I think I'm physically unable to sit through a Ruxbin meal and not order the Garlic Fries ($5). And these garlicky pleasures are worth the guilt. Served in absurdly generous portions, Kim's fries boast a satisfying crispiness and thankfully yield very little oil. The chipotle aioli dipping sauce that accompanies them is tangy and just a touch spicy. But perhaps what I like best about these fries is that they bring a big garlic flavor without it being lingering. With a swig of wine (Ruxbin is BYOB, by the way; corkage fee: $5), you can transition back to eating other dishes with a renewed palate.
Cauliflower Soup ($7) is the soup of the moment, which again just goes to show how veggie-friendly Ruxbin is. It came dressed with a drizzle of olive oil and a turn of fresh black pepper. On the side was a small pile of pickled vegetables that you can load a spoon with before scooping up soup. While the pickled vegetables were tasty, I didn't fall in love with the soup. The cauliflower flavor came across well enough, but it didn't really go anywhere else.
The Mushroom Étouffée ($18), Ruxbin's current vegetarian entrée, was an out-of-left-field winner. Two sizable fired polenta cakes—think hushpuppies—are joined by broccoli, Kim's rendition of chow-chow, frisée and a Cajun red gravy studded with white beans. The cakes were delightful, crispy on the outside, fluffy and sweet on the inside. But the true champion of this dish is the outstanding gravy—unique and authentic at the same time.

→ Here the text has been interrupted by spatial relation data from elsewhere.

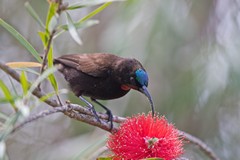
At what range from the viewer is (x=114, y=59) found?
110 inches

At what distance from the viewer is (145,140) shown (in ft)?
4.83

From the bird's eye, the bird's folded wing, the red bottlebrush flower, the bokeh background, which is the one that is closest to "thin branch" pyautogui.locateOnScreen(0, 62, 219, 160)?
the red bottlebrush flower

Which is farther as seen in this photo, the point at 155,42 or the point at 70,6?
the point at 155,42

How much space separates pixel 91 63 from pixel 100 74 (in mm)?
128

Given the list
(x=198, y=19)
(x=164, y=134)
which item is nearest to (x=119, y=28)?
(x=198, y=19)

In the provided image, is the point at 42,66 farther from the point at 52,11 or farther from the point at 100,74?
the point at 100,74

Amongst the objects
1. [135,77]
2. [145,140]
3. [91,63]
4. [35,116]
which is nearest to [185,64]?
[91,63]

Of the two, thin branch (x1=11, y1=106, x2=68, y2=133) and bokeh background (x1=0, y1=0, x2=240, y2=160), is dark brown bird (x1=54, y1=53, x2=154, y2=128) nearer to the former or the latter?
bokeh background (x1=0, y1=0, x2=240, y2=160)

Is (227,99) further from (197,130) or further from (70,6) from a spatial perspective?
(70,6)

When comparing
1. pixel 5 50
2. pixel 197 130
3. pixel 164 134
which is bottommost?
pixel 197 130

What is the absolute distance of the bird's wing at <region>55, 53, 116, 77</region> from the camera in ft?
8.99

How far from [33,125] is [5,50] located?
0.61 meters

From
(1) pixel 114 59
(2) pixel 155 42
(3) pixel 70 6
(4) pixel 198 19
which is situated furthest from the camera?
(4) pixel 198 19

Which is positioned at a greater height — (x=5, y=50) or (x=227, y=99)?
(x=5, y=50)
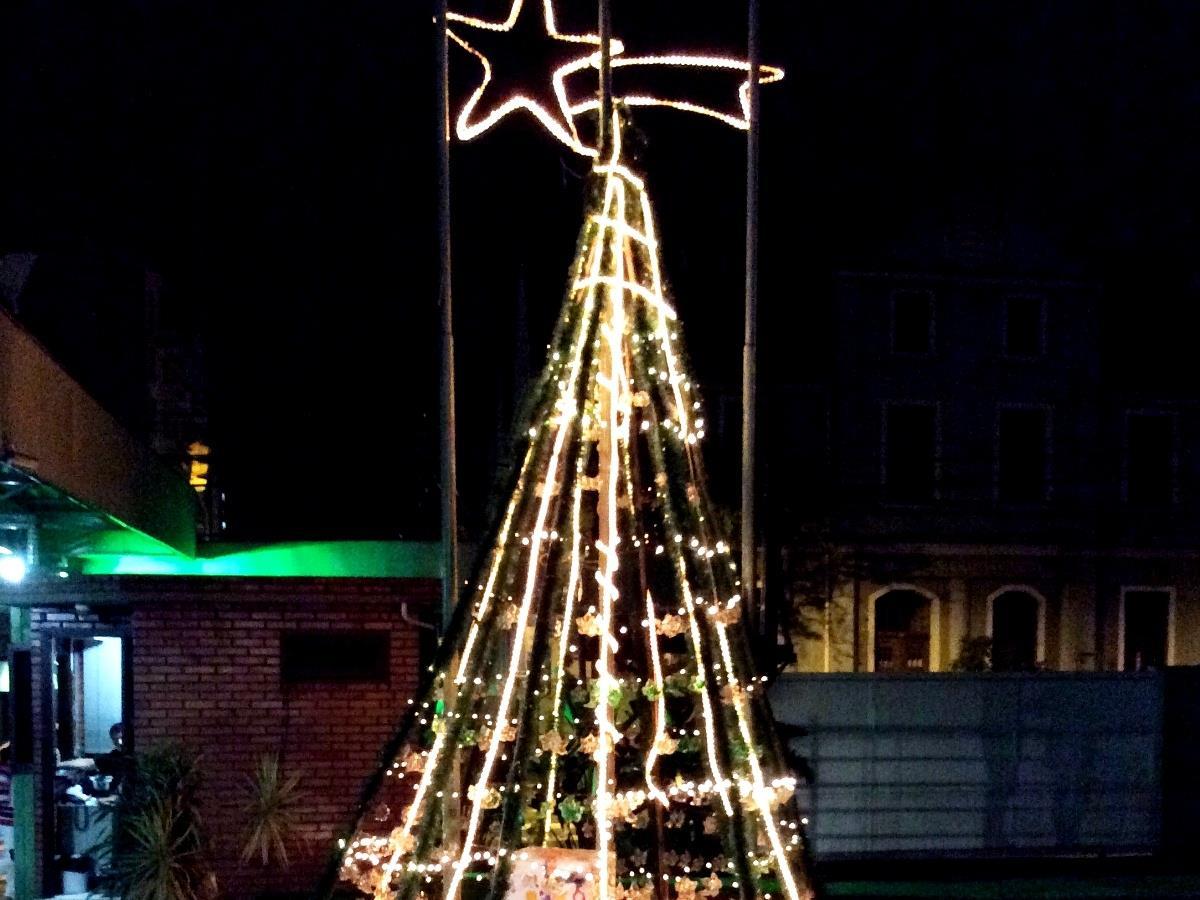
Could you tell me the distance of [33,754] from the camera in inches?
314

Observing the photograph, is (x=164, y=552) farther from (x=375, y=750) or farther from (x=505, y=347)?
(x=505, y=347)

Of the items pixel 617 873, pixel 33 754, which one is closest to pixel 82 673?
pixel 33 754

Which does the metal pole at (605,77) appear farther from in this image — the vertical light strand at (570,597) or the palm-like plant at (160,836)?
the palm-like plant at (160,836)

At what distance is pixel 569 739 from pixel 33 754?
4538mm

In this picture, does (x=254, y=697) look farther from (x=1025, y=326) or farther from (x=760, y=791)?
(x=1025, y=326)

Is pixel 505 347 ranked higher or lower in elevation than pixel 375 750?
higher

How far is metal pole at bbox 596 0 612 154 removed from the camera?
4996 millimetres

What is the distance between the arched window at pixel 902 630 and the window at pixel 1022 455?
212cm

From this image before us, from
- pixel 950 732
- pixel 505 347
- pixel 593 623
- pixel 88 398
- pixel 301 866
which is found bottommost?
pixel 301 866

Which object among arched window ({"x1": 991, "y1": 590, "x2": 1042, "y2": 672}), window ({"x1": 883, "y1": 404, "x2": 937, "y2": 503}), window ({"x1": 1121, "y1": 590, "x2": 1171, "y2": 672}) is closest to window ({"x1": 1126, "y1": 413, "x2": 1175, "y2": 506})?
window ({"x1": 1121, "y1": 590, "x2": 1171, "y2": 672})

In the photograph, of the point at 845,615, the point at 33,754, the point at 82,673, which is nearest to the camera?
the point at 33,754

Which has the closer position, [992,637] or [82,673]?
[82,673]

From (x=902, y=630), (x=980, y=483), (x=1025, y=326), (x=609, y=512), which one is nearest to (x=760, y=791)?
(x=609, y=512)

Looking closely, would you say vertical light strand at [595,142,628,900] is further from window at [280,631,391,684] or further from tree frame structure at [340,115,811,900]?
window at [280,631,391,684]
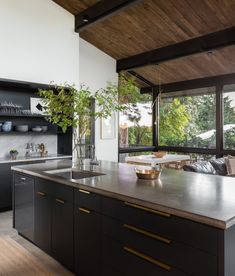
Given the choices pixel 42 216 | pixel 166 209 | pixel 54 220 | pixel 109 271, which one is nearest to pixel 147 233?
pixel 166 209

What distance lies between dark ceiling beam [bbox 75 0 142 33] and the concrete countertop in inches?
127

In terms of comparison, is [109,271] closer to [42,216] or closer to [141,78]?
[42,216]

Believe it or not, this round-up doesn't even cover the full veg spread. By holding the anchovy, the Endive Caesar Salad ($12) becomes vegetarian, too. Clearly, judging by creative dishes like the Mushroom Toast and Étouffée, Ruxbin doesn't treat vegetarian fare as a they'll-be-happy-eating-a-mixed-vegetable-plate afterthought. On the contrary, chef Kim puts a lot of thought into the possibilities of what to present for the vegetarian eater. He deserves kudos—but of course I'm far from the first to offer them.